The Era of Attacking the “Process,” Not the Program

When people talk about software security, they usually think of vulnerabilities inside the program itself. Buffer overflows, authentication bypasses, and SQL injections are typical examples. For a long time, both security research and attacks have centered around these kinds of weaknesses. Attackers analyzed the internal structure of programs, crafted unexpected inputs, and tried to break systems or escalate privileges. Security practices evolved accordingly, focusing on discovering and patching these vulnerabilities.

However, a series of incidents over the past few years has made it clear that this traditional perspective is no longer sufficient. Attackers do not necessarily need to hack the program itself. In fact, there is a far more efficient approach: attacking the entire process through which software is created and distributed.

This approach is simpler than it sounds. Before the program is distributed, an attacker only needs to insert malicious code somewhere along the process. This can be done by compromising update servers, manipulating build systems, or injecting malicious code into developer tools. In this way, the attacker does not target just a single program—they can simultaneously compromise every user of that program.

This is the very essence of the rapid rise of software supply chain attacks in recent years.

The Target of Attacks Is Changing

Traditional hacking targets specific systems. A single server, a company, or the network of a particular organization becomes the focus of an attack. These attacks are dangerous, but at the same time, their scope is limited. Even when attackers succeed, the damage often remains confined within a relatively specific boundary.

Supply chain attacks, however, operate in a completely different way. The target is no longer the end user. Instead, the process that delivers software to those users becomes the primary objective.

This difference is larger than it might initially seem. If an attacker gains control of a program’s update server, they can distribute malicious code to countless computers using that program at the same time. Users believe they are installing a normal update, but in reality, they are executing code planted by the attacker.

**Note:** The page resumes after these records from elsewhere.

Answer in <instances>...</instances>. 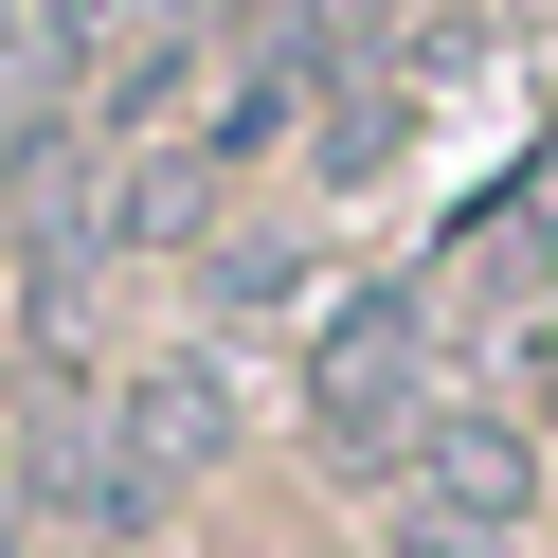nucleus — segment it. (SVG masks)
Returning <instances> with one entry per match:
<instances>
[{"label": "nucleus", "instance_id": "obj_6", "mask_svg": "<svg viewBox=\"0 0 558 558\" xmlns=\"http://www.w3.org/2000/svg\"><path fill=\"white\" fill-rule=\"evenodd\" d=\"M37 541V450H19V397H0V558Z\"/></svg>", "mask_w": 558, "mask_h": 558}, {"label": "nucleus", "instance_id": "obj_5", "mask_svg": "<svg viewBox=\"0 0 558 558\" xmlns=\"http://www.w3.org/2000/svg\"><path fill=\"white\" fill-rule=\"evenodd\" d=\"M181 270H198V325H217V342H234V325H270V306H306V234H234V217H217Z\"/></svg>", "mask_w": 558, "mask_h": 558}, {"label": "nucleus", "instance_id": "obj_4", "mask_svg": "<svg viewBox=\"0 0 558 558\" xmlns=\"http://www.w3.org/2000/svg\"><path fill=\"white\" fill-rule=\"evenodd\" d=\"M414 109H433V90H414V73H342L325 109H306V181H325V198H361V181H397V145H414Z\"/></svg>", "mask_w": 558, "mask_h": 558}, {"label": "nucleus", "instance_id": "obj_3", "mask_svg": "<svg viewBox=\"0 0 558 558\" xmlns=\"http://www.w3.org/2000/svg\"><path fill=\"white\" fill-rule=\"evenodd\" d=\"M378 522H397V558H522V522H541V433H522L505 397H433L414 450L378 469Z\"/></svg>", "mask_w": 558, "mask_h": 558}, {"label": "nucleus", "instance_id": "obj_1", "mask_svg": "<svg viewBox=\"0 0 558 558\" xmlns=\"http://www.w3.org/2000/svg\"><path fill=\"white\" fill-rule=\"evenodd\" d=\"M234 414H253V378H234V342L198 325V342H162V361H126V378H109V414L73 433V469H54L37 505L73 522V541H145V522L234 450Z\"/></svg>", "mask_w": 558, "mask_h": 558}, {"label": "nucleus", "instance_id": "obj_2", "mask_svg": "<svg viewBox=\"0 0 558 558\" xmlns=\"http://www.w3.org/2000/svg\"><path fill=\"white\" fill-rule=\"evenodd\" d=\"M433 397H450V289L433 270H378V289H342L325 325H306V433H325L361 486L414 450Z\"/></svg>", "mask_w": 558, "mask_h": 558}]
</instances>
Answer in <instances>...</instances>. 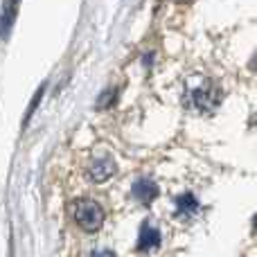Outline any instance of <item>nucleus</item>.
<instances>
[{"label": "nucleus", "mask_w": 257, "mask_h": 257, "mask_svg": "<svg viewBox=\"0 0 257 257\" xmlns=\"http://www.w3.org/2000/svg\"><path fill=\"white\" fill-rule=\"evenodd\" d=\"M113 99H115V90H108V93H104L102 97H99L97 106H99V108H106V106H111V104H113Z\"/></svg>", "instance_id": "1a4fd4ad"}, {"label": "nucleus", "mask_w": 257, "mask_h": 257, "mask_svg": "<svg viewBox=\"0 0 257 257\" xmlns=\"http://www.w3.org/2000/svg\"><path fill=\"white\" fill-rule=\"evenodd\" d=\"M253 70L257 72V54H255V57H253Z\"/></svg>", "instance_id": "f8f14e48"}, {"label": "nucleus", "mask_w": 257, "mask_h": 257, "mask_svg": "<svg viewBox=\"0 0 257 257\" xmlns=\"http://www.w3.org/2000/svg\"><path fill=\"white\" fill-rule=\"evenodd\" d=\"M18 5H21V0H5L3 3V12H0V39L3 41L9 39V32H12L18 14Z\"/></svg>", "instance_id": "39448f33"}, {"label": "nucleus", "mask_w": 257, "mask_h": 257, "mask_svg": "<svg viewBox=\"0 0 257 257\" xmlns=\"http://www.w3.org/2000/svg\"><path fill=\"white\" fill-rule=\"evenodd\" d=\"M93 257H115V253L113 250H106V248H102V250H97Z\"/></svg>", "instance_id": "9d476101"}, {"label": "nucleus", "mask_w": 257, "mask_h": 257, "mask_svg": "<svg viewBox=\"0 0 257 257\" xmlns=\"http://www.w3.org/2000/svg\"><path fill=\"white\" fill-rule=\"evenodd\" d=\"M88 174H90V178H93L95 183H104V181H108V178L115 174V160L111 158V156H97V158L90 163V167H88Z\"/></svg>", "instance_id": "7ed1b4c3"}, {"label": "nucleus", "mask_w": 257, "mask_h": 257, "mask_svg": "<svg viewBox=\"0 0 257 257\" xmlns=\"http://www.w3.org/2000/svg\"><path fill=\"white\" fill-rule=\"evenodd\" d=\"M160 246V230L151 223H142L140 235H138V250L142 253H149V250H156Z\"/></svg>", "instance_id": "0eeeda50"}, {"label": "nucleus", "mask_w": 257, "mask_h": 257, "mask_svg": "<svg viewBox=\"0 0 257 257\" xmlns=\"http://www.w3.org/2000/svg\"><path fill=\"white\" fill-rule=\"evenodd\" d=\"M133 199L138 201V203H142V205H149L151 201L158 196V185H156L151 178H138L136 183H133Z\"/></svg>", "instance_id": "20e7f679"}, {"label": "nucleus", "mask_w": 257, "mask_h": 257, "mask_svg": "<svg viewBox=\"0 0 257 257\" xmlns=\"http://www.w3.org/2000/svg\"><path fill=\"white\" fill-rule=\"evenodd\" d=\"M174 205H176V214L183 219H192L199 214L201 205H199V199H196L192 192H183L174 199Z\"/></svg>", "instance_id": "423d86ee"}, {"label": "nucleus", "mask_w": 257, "mask_h": 257, "mask_svg": "<svg viewBox=\"0 0 257 257\" xmlns=\"http://www.w3.org/2000/svg\"><path fill=\"white\" fill-rule=\"evenodd\" d=\"M219 102H221V90L217 84L208 79L196 81V84L187 86L185 90V106L196 113H203V115L217 111Z\"/></svg>", "instance_id": "f257e3e1"}, {"label": "nucleus", "mask_w": 257, "mask_h": 257, "mask_svg": "<svg viewBox=\"0 0 257 257\" xmlns=\"http://www.w3.org/2000/svg\"><path fill=\"white\" fill-rule=\"evenodd\" d=\"M43 90H45V86H41L39 90H36V95H34V99H32V104H30V108H27V113H25V122H30V117L34 115V111H36V106H39V102H41V97H43Z\"/></svg>", "instance_id": "6e6552de"}, {"label": "nucleus", "mask_w": 257, "mask_h": 257, "mask_svg": "<svg viewBox=\"0 0 257 257\" xmlns=\"http://www.w3.org/2000/svg\"><path fill=\"white\" fill-rule=\"evenodd\" d=\"M75 221L79 228L88 232H95L102 228L104 223V210L97 201H90V199H84L75 205Z\"/></svg>", "instance_id": "f03ea898"}, {"label": "nucleus", "mask_w": 257, "mask_h": 257, "mask_svg": "<svg viewBox=\"0 0 257 257\" xmlns=\"http://www.w3.org/2000/svg\"><path fill=\"white\" fill-rule=\"evenodd\" d=\"M253 230L257 232V214H255V217H253Z\"/></svg>", "instance_id": "9b49d317"}]
</instances>
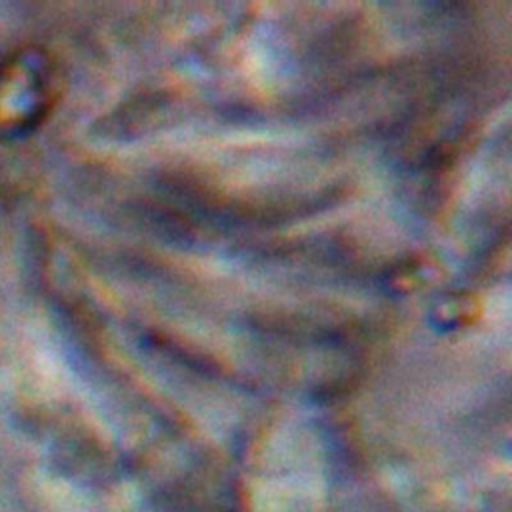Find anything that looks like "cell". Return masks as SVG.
<instances>
[{
  "instance_id": "6da1fadb",
  "label": "cell",
  "mask_w": 512,
  "mask_h": 512,
  "mask_svg": "<svg viewBox=\"0 0 512 512\" xmlns=\"http://www.w3.org/2000/svg\"><path fill=\"white\" fill-rule=\"evenodd\" d=\"M52 74L38 54H24L0 72V126L14 130L32 124L48 106Z\"/></svg>"
}]
</instances>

In this structure, the efficiency of an attack increases dramatically. Attackers no longer need to hack numerous individual systems. Instead, they only need to take control of a single central point. That point is often the development environment, build system, distribution server, or developer tools.

And it is precisely at this point that the target of attacks begins to shift in a more interesting direction.

Why Developer Tools Become the Target of Attacks

Software is built with code, but that code is always written through tools. Text editors, IDEs, compilers, build systems, and package managers are typical examples. Developers use these tools to write, build, and distribute programs.

This implies an important fact: developer tools are the starting point of countless software systems.

If an attacker compromises the tools used by developers, they can influence every program those developers create. This is not merely an attack on a single program—it is an attack on the entire process of creating that program.

For example, imagine that an IDE or compiler has been manipulated to inject malicious code. Developers would believe they are writing normal code. However, the actual built program could include code planted by the attacker. Once that program is distributed to users, the attack spreads naturally.

In this structure, developers become both victims of the attack and unwitting distributors of it. Attackers do not need to hack developers directly. Instead, they only need to take control of the tools developers use.

The Invisible War

One of the reasons these attacks are particularly dangerous is that most users are not even aware of their existence. Vulnerabilities inside programs often leave visible signs—systems behave abnormally, data is leaked, or services are disrupted.

Supply chain attacks, however, proceed much more quietly.

Users install what appears to be a normal update. Developers use what seem to be legitimate tools. Programs appear to run as expected. Yet inside, malicious code inserted by an attacker may be hidden. In some cases, that code can remain undetected for months, or even years.

These attacks are also technically complex. Attackers are not simply looking for vulnerabilities; they must understand the entire software development and distribution process. Build systems, update mechanisms, code signing frameworks, and package management structures can all become targets.

But it is precisely this complexity that makes the impact of a successful attack far greater than one might imagine.

Why This Topic Matters

Most of the software we use today exists on top of a vast supply chain. A single program depends on dozens of libraries, and those libraries, in turn, rely on other projects. Developer tools, package repositories, build systems, and CI/CD environments are all interconnected, forming a massive ecosystem.

This structure has made software development remarkably fast. At the same time, however, it has created a new attack surface. Attackers no longer need to dig into the internals of a program. Instead, they can target the process through which the program is created.

Several incidents over the past few years have made this reality unmistakably clear. There have been cases where update systems were compromised, distributing malicious code to countless users. In other cases, developer tools themselves became channels for delivering malicious code. There have even been instances where state-level attacks were carried out through the software supply chain.

This series aims to examine those incidents one by one.

Emerging Threats Around Developer Tools

In the next article, we will look at several major real-world supply chain attacks. In some cases, it was not the program itself but the update system that was compromised. In others, developer tools became the very channel through which malicious code was distributed. In yet other cases, build systems were breached, leading to simultaneous attacks on organizations around the world.

These incidents are not merely isolated security breaches. They are signals that reveal how the nature of attacks in the software world is fundamentally changing.

In the past, hackers attacked programs. Now, attackers target the process of creating those programs.

And at the very center of that process, developer tools always exist.